Friday, September 01, 2006

"tellin my story"

you ever get such strong butterflies that it feels like they are trying to push their way out? man was i nervous yesterday! im dressed cute on my way from work, i pick up eddie and we drive to miami beach. it took about thirty minutes to get there with making 3 u-whips and finding a place to park. i walked up to the building and they had those automatic doors.

"Babe this shit won't open!"

"it says they close at 6 are you sure your appointment was at 6:30."

im freaking, call up the number and the lady says some people are coming down, they will let you in. wait 10 minutes.......nobody.

"im gonna walk around to the other side"

eddie gave me a kiss good luck and went to miami subs across the street. i walk around, (i don't know if you've ever been to miami, but there are a lot of homeless people just walking around...i saw 3 laying in the shadows of this building.....i walked as fast as i could in heels) and of course as soon as i get up to the door people come down and walk out the other side. Fucking people! i wait some more stubborn...and a lil scared...to walk around again. FINALLY someone comes out the door...i get in the elevator and head up to the 4th floor. Follow the hall and knocked on the door. I am greeted by two women in their early 20's. They told me to fill out this log and then i went to a back room where they video taped me "tellin my story." (which i will get into another day)

□ □ □ □ □ □ □

[Exercise directions]: Reproduce the passage of the blog post between "you ever get" and "wait 10 minutes.......nobody.", inclusive.

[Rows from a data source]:
□ □ □ □ □ □ □

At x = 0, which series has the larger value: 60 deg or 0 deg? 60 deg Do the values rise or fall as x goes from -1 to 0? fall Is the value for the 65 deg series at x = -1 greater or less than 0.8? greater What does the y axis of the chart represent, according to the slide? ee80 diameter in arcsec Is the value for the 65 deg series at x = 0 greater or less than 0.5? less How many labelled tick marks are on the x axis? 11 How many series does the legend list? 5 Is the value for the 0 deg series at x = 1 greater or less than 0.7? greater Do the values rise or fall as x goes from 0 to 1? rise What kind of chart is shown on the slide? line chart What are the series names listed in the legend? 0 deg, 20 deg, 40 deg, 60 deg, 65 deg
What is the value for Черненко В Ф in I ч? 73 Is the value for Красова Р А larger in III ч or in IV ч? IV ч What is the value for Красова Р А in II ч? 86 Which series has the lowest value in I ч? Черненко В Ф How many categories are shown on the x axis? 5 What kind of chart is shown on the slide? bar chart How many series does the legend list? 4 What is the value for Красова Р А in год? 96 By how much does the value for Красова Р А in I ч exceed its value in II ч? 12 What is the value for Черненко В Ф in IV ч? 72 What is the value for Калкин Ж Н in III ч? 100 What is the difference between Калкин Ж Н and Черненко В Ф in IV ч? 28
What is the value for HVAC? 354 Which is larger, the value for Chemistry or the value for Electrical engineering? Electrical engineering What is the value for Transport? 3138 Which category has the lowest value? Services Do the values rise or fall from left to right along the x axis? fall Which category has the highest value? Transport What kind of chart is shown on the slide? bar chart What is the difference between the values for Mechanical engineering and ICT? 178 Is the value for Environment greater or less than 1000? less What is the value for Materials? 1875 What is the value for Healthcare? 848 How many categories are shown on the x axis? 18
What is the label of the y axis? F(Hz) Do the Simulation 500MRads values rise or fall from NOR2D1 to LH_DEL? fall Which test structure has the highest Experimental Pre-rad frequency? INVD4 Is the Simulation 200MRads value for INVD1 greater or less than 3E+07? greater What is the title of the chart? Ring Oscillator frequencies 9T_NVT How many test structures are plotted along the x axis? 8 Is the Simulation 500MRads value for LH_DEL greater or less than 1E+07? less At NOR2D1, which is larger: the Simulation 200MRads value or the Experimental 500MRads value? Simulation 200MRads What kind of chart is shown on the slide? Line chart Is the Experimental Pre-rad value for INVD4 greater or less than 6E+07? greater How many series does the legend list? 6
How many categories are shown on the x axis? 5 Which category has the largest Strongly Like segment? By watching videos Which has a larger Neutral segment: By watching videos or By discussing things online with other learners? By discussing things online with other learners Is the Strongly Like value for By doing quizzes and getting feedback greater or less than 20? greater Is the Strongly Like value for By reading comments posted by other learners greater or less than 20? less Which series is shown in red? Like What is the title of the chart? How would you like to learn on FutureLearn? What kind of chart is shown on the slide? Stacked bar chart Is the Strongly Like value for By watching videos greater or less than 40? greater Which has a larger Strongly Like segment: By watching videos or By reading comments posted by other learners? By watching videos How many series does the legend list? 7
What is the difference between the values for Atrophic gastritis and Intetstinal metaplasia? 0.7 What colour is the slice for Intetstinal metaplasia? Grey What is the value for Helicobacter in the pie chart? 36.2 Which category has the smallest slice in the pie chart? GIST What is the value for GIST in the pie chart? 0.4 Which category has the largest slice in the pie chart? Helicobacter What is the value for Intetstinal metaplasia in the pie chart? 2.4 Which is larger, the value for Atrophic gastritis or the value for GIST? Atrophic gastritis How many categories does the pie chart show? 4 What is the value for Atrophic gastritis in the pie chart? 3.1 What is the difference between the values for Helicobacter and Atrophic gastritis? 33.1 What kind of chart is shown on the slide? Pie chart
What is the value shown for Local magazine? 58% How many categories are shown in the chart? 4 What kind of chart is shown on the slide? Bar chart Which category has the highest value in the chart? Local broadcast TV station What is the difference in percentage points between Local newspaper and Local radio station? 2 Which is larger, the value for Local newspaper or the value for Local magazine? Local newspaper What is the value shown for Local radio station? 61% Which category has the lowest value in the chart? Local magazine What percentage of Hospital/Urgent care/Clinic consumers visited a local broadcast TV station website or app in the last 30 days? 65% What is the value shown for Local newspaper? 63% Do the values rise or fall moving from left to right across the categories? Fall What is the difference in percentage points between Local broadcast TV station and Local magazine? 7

□ □ □ □ □ □ □

[Result]:
you ever get such strong butterflies that it feels like they are trying to push their way out? man was i nervous yesterday! im dressed cute on my way from work, i pick up eddie and we drive to miami beach. it took about thirty minutes to get there with making 3 u-whips and finding a place to park. i walked up to the building and they had those automatic doors.

"Babe this shit won't open!"

"it says they close at 6 are you sure your appointment was at 6:30."

im freaking, call up the number and the lady says some people are coming down, they will let you in. wait 10 minutes.......nobody.